● **Exercise details**
Can you write out the data word for word, starting at the line that contains "Order the track" and ending with the final line of the data, including both of those lines?

===== Information provided

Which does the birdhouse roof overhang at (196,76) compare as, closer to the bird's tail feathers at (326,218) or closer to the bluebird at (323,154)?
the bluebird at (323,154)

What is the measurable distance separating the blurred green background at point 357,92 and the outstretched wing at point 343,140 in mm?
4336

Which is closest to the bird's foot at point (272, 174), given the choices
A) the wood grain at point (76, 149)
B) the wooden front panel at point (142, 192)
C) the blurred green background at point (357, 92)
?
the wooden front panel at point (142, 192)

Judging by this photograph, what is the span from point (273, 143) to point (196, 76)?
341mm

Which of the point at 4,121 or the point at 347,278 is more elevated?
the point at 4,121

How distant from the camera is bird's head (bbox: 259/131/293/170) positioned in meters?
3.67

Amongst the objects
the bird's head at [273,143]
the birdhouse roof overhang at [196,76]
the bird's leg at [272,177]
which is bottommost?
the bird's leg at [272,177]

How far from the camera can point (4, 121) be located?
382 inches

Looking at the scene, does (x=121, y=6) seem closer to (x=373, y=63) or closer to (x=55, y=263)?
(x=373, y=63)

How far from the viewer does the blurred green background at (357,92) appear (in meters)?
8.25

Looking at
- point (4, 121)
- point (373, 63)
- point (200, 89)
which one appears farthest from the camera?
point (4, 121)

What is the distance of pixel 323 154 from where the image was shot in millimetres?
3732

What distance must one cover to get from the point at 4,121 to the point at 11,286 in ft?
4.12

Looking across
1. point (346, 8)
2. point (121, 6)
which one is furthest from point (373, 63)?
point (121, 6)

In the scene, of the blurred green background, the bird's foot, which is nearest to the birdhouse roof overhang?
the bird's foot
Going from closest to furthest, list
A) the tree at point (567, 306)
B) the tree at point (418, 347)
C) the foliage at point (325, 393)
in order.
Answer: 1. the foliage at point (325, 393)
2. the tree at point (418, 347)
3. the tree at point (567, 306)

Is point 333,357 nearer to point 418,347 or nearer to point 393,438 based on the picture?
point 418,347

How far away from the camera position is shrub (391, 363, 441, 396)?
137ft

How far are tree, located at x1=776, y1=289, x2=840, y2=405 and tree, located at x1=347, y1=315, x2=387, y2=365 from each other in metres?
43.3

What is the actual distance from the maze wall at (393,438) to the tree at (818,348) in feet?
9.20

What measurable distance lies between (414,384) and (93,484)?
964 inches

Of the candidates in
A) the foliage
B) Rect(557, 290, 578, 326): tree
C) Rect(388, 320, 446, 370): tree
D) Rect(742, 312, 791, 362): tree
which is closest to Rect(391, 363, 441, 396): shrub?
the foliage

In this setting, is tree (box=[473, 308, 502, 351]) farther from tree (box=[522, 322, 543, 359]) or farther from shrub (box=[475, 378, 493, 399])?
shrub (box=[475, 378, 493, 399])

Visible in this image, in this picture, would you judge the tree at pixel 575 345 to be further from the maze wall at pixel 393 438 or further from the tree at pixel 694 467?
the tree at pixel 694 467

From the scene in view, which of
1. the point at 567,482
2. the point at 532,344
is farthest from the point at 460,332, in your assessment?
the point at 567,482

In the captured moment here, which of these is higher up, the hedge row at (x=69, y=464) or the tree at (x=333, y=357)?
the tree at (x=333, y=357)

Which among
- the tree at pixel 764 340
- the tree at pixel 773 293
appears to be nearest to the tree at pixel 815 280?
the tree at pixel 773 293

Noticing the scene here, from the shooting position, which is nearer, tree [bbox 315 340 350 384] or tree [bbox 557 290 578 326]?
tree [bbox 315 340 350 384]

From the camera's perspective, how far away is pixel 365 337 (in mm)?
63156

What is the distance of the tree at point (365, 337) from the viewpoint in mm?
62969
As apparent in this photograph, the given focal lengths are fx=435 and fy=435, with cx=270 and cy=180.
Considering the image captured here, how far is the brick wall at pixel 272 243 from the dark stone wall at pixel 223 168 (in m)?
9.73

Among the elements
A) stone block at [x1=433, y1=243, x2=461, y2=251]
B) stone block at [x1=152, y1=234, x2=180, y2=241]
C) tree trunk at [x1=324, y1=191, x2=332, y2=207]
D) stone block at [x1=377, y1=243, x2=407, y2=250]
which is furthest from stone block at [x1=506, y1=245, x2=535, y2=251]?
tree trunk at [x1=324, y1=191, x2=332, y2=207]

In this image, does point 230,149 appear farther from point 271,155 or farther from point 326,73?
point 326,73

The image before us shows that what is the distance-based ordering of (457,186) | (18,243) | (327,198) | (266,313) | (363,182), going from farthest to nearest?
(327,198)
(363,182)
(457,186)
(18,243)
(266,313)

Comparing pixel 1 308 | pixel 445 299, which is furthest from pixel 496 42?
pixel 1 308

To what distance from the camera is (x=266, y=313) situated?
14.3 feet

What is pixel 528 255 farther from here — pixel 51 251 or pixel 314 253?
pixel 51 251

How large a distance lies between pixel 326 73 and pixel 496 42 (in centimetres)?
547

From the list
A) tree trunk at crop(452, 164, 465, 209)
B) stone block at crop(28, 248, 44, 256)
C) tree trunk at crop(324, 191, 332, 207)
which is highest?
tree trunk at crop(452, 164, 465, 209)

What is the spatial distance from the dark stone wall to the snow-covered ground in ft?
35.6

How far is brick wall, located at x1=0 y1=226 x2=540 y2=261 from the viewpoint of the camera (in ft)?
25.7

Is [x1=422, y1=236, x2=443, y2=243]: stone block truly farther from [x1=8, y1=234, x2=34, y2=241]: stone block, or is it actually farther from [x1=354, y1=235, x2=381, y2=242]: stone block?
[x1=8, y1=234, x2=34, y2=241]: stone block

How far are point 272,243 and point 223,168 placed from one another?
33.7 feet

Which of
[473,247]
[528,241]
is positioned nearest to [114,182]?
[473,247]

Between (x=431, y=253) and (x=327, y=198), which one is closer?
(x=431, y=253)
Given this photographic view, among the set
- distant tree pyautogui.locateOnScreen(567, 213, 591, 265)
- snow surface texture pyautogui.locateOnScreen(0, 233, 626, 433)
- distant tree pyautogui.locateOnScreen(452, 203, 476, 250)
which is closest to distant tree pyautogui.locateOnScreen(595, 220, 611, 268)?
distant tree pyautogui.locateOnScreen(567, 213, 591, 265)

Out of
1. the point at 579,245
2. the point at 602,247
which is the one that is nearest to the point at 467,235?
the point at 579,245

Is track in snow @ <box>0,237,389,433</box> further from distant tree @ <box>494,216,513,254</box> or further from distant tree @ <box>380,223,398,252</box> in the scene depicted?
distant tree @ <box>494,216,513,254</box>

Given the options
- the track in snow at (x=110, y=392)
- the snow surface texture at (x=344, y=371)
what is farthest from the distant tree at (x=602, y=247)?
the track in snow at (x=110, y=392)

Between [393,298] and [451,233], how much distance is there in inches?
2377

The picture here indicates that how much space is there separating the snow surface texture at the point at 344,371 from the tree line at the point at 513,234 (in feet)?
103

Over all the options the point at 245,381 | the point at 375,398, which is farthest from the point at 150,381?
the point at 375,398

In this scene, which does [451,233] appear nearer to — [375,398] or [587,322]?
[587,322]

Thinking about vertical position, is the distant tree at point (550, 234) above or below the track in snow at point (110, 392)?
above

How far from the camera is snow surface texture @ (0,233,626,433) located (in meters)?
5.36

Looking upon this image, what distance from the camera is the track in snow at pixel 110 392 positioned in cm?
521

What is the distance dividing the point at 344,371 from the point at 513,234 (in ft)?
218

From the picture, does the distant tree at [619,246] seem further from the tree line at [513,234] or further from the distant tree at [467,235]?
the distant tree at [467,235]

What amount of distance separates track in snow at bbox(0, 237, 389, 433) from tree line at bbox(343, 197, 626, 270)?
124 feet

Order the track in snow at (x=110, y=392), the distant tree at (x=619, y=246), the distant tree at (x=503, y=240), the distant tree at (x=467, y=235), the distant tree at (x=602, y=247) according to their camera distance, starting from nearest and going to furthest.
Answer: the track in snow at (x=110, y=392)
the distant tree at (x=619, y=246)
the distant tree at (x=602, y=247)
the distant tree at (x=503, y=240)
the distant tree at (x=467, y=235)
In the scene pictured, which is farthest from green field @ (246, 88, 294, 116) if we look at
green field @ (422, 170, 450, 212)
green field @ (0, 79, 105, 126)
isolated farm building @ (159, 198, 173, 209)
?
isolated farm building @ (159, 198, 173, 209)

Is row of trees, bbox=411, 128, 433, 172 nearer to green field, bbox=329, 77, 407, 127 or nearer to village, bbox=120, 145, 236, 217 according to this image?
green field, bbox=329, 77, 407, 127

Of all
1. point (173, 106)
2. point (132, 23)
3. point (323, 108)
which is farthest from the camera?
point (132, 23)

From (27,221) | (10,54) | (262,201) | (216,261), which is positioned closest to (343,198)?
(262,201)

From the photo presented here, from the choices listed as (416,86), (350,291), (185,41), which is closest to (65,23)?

==========

● **Result**
Order the track in snow at (x=110, y=392), the distant tree at (x=619, y=246), the distant tree at (x=503, y=240), the distant tree at (x=467, y=235), the distant tree at (x=602, y=247) according to their camera distance, starting from nearest and going to furthest.
Answer: the track in snow at (x=110, y=392)
the distant tree at (x=619, y=246)
the distant tree at (x=602, y=247)
the distant tree at (x=503, y=240)
the distant tree at (x=467, y=235)
In the scene pictured, which is farthest from green field @ (246, 88, 294, 116) if we look at
green field @ (422, 170, 450, 212)
green field @ (0, 79, 105, 126)
isolated farm building @ (159, 198, 173, 209)
?
isolated farm building @ (159, 198, 173, 209)

Is row of trees, bbox=411, 128, 433, 172 nearer to green field, bbox=329, 77, 407, 127 or nearer to village, bbox=120, 145, 236, 217 according to this image?
green field, bbox=329, 77, 407, 127

Of all
1. point (173, 106)
2. point (132, 23)
3. point (323, 108)
which is farthest from the camera?
point (132, 23)

From (27,221) | (10,54) | (262,201) | (216,261), which is positioned closest to (343,198)?
(262,201)

From the photo presented here, from the choices listed as (416,86), (350,291), (185,41), which is closest to (65,23)?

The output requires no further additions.